The group previously reported that patients with breast cancers that express estrogen receptors, androgen receptors, and vitamin D receptors are seven-fold more likely to survive compared to patients with breast cancer that expresses none of these receptors.

While exploring the potential mechanism of this hormonal regulation, they discovered that hormonal signals are converted into heritable information that can be passed on the daughter cells without changing DNA sequence.

In the coming year, Dr Ince’s team will study how these hormones change DNA structure with the goal of developing new strategies for treatment.

This work can potentially explain how hormones and diet influence breast cancer.

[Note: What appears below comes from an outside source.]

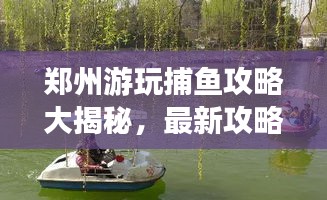郑州游玩捕鱼攻略大揭秘,最新攻略一网打尽!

Dr. Ince received his PhD in Pharmacology from Cornell and completed clinical training at Massachusetts General Hospital, Brigham and Women’s Hospital, and Harvard Medical School. Dr. Ince was a visiting clinical scientist at Massachusetts Institute of Technology, 2000-2007, where he developed a new cell culture nutrient medium that is now widely used to grow human breast and ovary cells. In 2010, he was recruited to the Braman Family Breast Cancer Institute at the University of Miami Miller School of Medicine.

Dr. Ince’s research focuses on the role of normal cell-of-origin in determining tumor phenotype and development of culture systems for in vitro culture of primary human tissues and tumors. The use of normal cell types as a reference to classify tumors, however, has not been widely emulated in solid tumors, partly due to a more limited understanding of epithelial cell differentiation. Dr. Ince used a new and innovative multiplexed immunofluorescence technology to monitor multiple markers simultaneously in the very same cells. Based on the study, Dr. Ince and colleagues described eleven new normal breast subtypes and showed that each human tumor is similar to one of these normal cell types. These results led to new normal cell type-based classification of breast cancers that has important implications for understanding breast cancer prognostics and how breast cancer is treated. In brief, the results of this study indicate that breast tumors arising from different normal cells have significantly different clinical outcomes and drug response, and should be classified and treated differently.